GIVEN PASSAGE:
◆ ◆ ◆

Skip to content

Interview with Lee Ohanian

Interview with Lee Ohanian (University of California, Los Angeles)

Paper: “Neoclassical Models of Aggregate Economies”

The paper’s main takeaways, according to Ohanian:

  • The big-picture summary is that a lot of our economic historical record can be reasonably well understood within the fairly simple mechanics of supply and demand, and there are times when various forces interfere with supply and demand. Sometimes forces depress output or depress competition, which results in depressing output and trade between people. There are some government forces that might impede productivity growth, such as restrictions on immigration of highly skilled workers.
  • We can learn a lot about our economic record in terms of its success and its limitations based on a careful reading of the historical record of economic policies. We can put those through the lens of pretty simple economic models and learn a lot about that.

The Federal Reserve Bank of St. Louis hosted its 40th Annual Fall Conference on Oct. 15-16, 2015. David Andolfatto, a vice president and economist with the St. Louis Fed’s Research division, sat down with each of the conference presenters and discussed their work in plain English. The content below is from those interviews. All interviews have been edited for clarity and length, so the content below should not be considered a transcript. 


Why don’t you tell us what are you talking about here in your paper, “Neoclassical Models of Aggregate Economies?” What’s this paper about?


Lee OhanianIt’s actually a really simple idea. The idea is that economies are always being hit by various kinds of shocks. And two of the biggest shocks that we can think about are shocks to technologies and shocks to government policies—fiscal policies, government spending, tax rates, regulatory policies. The technology shock could be something like the development of the microprocessor or the development of the Internet. It could be something like a change in the weather, such as the drought in the western part of the United States.

Economies evolve and respond to these shocks through market processes. And in doing so, we see movements in how many people are working, how much people consume, how much firms invest and how much is produced. The idea in this paper is to look at just two factors: changes in technologies, which have been such a big part of our lives, and changes in government policies. And we examine only those factors that are really long lived, such as the Internet or income taxes, which began in 1914. These are large, permanent changes in government policies and technologies.

How we learn about the actual economy, as you know, is we simulate model economies. We simulated a variety of model economies in which markets function very well. That’s what we mean by a neoclassical model.

Then we asked, “How did those model economies respond when we look at changes in technology and changes in government policy that we can measure using data?" And then we asked, “To what extent do the movements in the model economy correspond to actual movements in the data?”


I gather from the approach you take here that this is a bit in contrast to the traditional business cycle approach, where at least in the last 20 or 30 years, we were more interested in what we call higher frequency movements in the data. It seems here what you’re trying to do is try to take the same modeling framework and see to what extent it can account for broader swings, lower frequency. Is this a big departure from what has traditionally been done? Is this something that’s important, to look at the lower frequency movements?

◆ ◆ ◆

DATA:
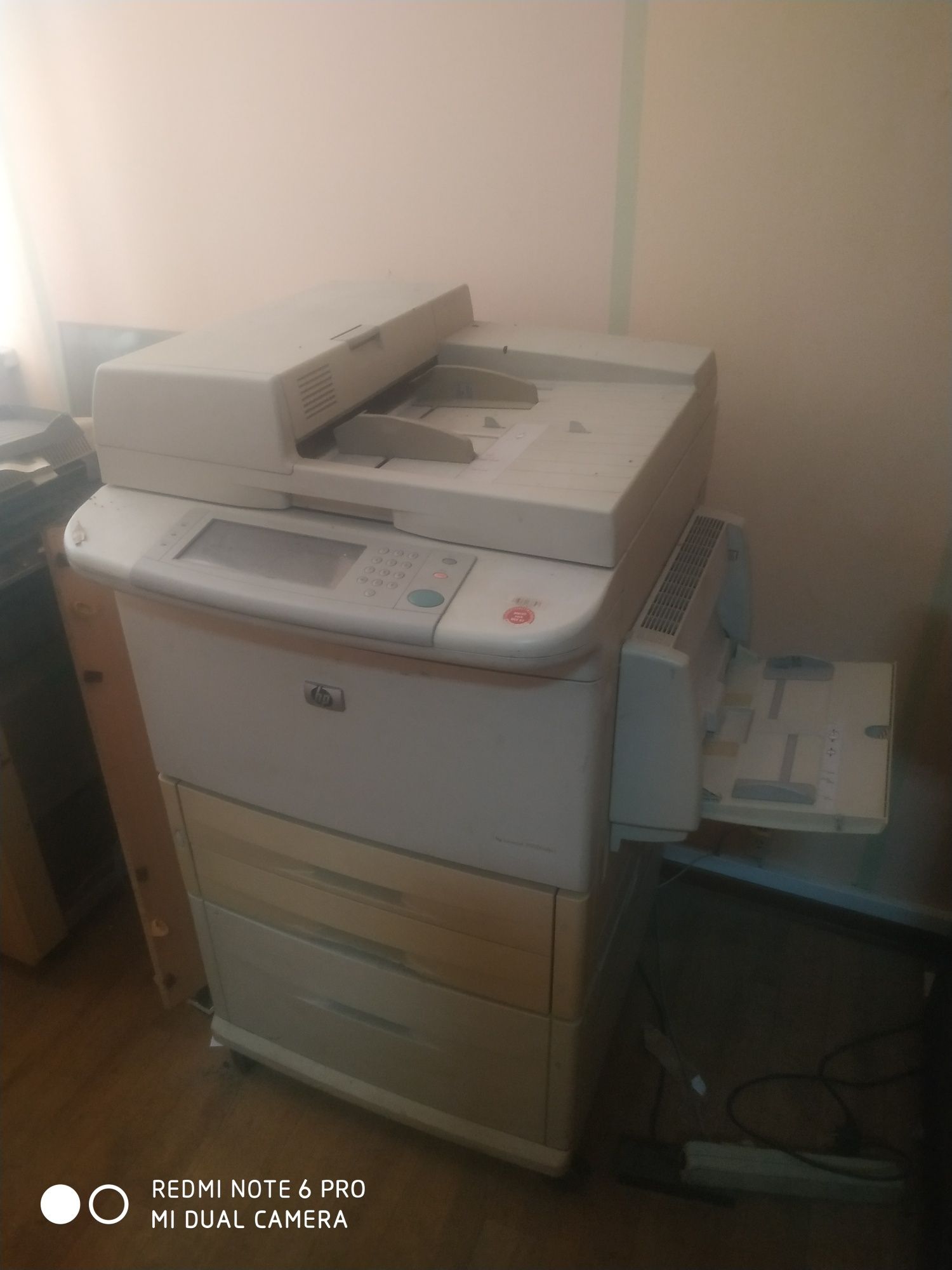 Принтер LaserJet 9000 lmfp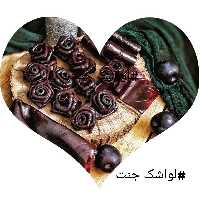 لواشک جنت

◆ ◆ ◆

COMPLETE THE FOLLOWING:
A – Reproduce the stretch of the Ohanian interview from "How we learn" through "a neoclassical model.".
B – Write the next part of the Lee Ohanian interview, picking up after its final question.

RESULTS IN ORDER:
A –
How we learn about the actual economy, as you know, is we simulate model economies. We simulated a variety of model economies in which markets function very well. That’s what we mean by a neoclassical model.

B –
It is a departure. As you mentioned, the traditional approach was to assume there were two pieces to economic data: There was a very smooth trend, and there was what we call the business cycle—movements that were very, very short-lived.

But what we show in this paper is that there’s a big part in the middle that’s not very short run and that’s not super long run. And there’s a lot of movement and data that correspond to what we call these middle frequencies.

To us, it makes a lot of sense, because when you think, “OK, the Internet’s invented. There’s a new technology,” or, “The microprocessor’s invented,” those innovations are going to take a long time to evolve and disperse through the economy. We should expect to see things like the development of the Internet or the development of the microprocessor, the development of smartphones, to have an impact on the economy that lasts five, 10, 15, maybe 20 years or even longer.

What we see in the data is that the movements that correspond to those 10-, 15-, 20-, 25-, 30-year cycles are very big. In fact, they’re bigger than the movements at the business cycle frequency. What really surprised us is that, today, the business cycle frequency movements are almost all gone. The remaining movements are these 10-, 15-, 20-, 25-year movements.


Another characteristic or benchmark of your modeling approach is that you are beginning with the hypothesis that markets work relatively well on their own. That might strike a lot of people as odd, especially at higher frequencies where we think that the business cycle is often, at least in part, a manifestation of markets not working so well at times.

I suppose, given your emphasis on the longer horizon, do you think that this view might be more acceptable and it’s more justified or something like that? Oftentimes people think markets don’t work well in the short run, but in the long run they work things out.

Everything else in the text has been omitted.